Ontario Proposes Limiting “On-Call” Practice, Eliminating Non-Compete Agreements, and More
The government of Ontario has introduced legislation that they proclaim will “make the province the best place for people to work, live and raise a family.” The legislation, Bill 27 – the Working for Workers Act, 2021 (“Bill 27”), seeks to amend a series of provincial employment laws, promising to give employees within the province new and novel legal rights. This post covers some of the most important changes and how they may impact your business.
Bill 27, if it were to receive Royal Assent, would bring significant changes to the Employment Standards Act, 2000 (“ESA”). In its present form, Bill 27 would:
Add a new section to the ESA, Part VII.0.1, that would impose a requirement on a business, that employs 25 or more employees, to have a written policy with respect to an employee’s ability to “disconnect from work”. Disconnecting from work is defined under the Bill 27 to mean “not engaging in work-related communications, including emails, telephone calls, video calls or the sending or reviewing of other messages, so as to be free from the performance of work.”
If passed, employers would have six months, from the date Bill 27 receives Royal Assent, to implement such a policy, and would be required to provide the policy to all workers, including new hires, within 30 days thereafter.
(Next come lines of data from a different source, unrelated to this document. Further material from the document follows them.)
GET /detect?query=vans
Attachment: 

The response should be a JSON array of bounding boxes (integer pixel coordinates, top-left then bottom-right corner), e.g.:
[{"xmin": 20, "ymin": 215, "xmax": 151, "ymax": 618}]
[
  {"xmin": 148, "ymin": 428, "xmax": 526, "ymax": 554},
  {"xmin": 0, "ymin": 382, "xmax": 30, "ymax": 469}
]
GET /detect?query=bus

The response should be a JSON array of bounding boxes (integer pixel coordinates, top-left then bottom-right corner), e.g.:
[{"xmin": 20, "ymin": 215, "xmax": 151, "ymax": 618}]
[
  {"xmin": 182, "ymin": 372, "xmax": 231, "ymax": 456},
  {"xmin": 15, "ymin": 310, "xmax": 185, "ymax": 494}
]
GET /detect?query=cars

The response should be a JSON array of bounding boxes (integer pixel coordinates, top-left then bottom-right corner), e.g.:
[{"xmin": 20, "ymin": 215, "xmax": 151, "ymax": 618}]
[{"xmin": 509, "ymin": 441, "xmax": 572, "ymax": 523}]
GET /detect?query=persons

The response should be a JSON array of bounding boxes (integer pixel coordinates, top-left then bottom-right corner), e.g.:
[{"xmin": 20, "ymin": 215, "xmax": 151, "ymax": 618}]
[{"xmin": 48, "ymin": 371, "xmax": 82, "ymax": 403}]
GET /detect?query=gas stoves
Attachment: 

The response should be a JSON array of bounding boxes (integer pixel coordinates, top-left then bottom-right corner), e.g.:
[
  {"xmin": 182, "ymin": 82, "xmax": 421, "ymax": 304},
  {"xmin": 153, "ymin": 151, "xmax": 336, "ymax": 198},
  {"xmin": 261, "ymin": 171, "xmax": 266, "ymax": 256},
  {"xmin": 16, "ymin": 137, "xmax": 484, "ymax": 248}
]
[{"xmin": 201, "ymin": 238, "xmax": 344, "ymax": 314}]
Bill 27 does not specify what must be included within the policy, although that may be prescribed in the future.
This amendment could have serious, and costly, implications for employers who have employees operating on an “on-call basis.” Employers will have to assess their present workforce to proactively mitigate any impact this change may have.
Prohibit the use of Non-Compete Agreements that govern employee-employer relationships, unless a specific exclusion applies.
Exclusions for this section relate primarily to Non-Competes in the context of the sale and purchase of a business. These changes will not impact the use of Non-Solicitation agreements and will not apply retroactively to prior employment agreements.
Non-Compete Agreements have been notoriously difficult to enforce through the Courts. However, in certain circumstances, a very narrow and well drafted Non-Compete Agreement may be valid. The changes made by Bill 27 will effectively end this practice entirely.
Implement new licensing requirements for the use of temporary help agencies and recruiters, wherein employers would be required to hire only from licensed temporary help and recruitment agencies. Help and Recruitment agencies would have a series of compliance requirements under Bill 27 to be considered licensed by the Province.
In addition to the changes made to the ESA, Bill 27 seeks to amend the following pieces of workplace legislation:
Employment Protection for Foreign Nationals Act, 2009: A recruiter who uses the services of another recruiter in connection with the recruitment or employment of a foreign national, and if the recruiter who uses those services is a corporation, the directors of that recruiter, will be jointly and severally liable to repay fees charged to the foreign national by the other recruiter in contravention of the Employment Protection for Foreign Nationals Act.
Occupational Health and Safety Act: The owner of a workplace will be required to provide access to a washroom to persons making deliveries to or from the workplace. Certain exceptions are listed in Bill 27, including where providing access would not be reasonable or practical for health and safety reasons.
Workplace Safety and Insurance Act, 1997: Gives the Workplace Safety and Insurance Board new powers to distribute amounts in the insurance fund in excess of the prescribed amounts under Schedule 1.
Fair Access to Regulated Professional and Compulsory Trades Act, 2006: Would prohibit employers, in regulated professions, from including “Canadian experience requirements” as qualifications for registrations unless an exemption is granted. Regulated professions will also be required to ensure they comply with any regulations respecting English or French language proficiency testing requirements.
Employers and employees should monitor the developments of Bill 27 closely, as it has the potential to significantly change how many workplaces operate.
Please note that this bulletin is intended for informational purposes only and does not constitute legal advice or an opinion on any issue.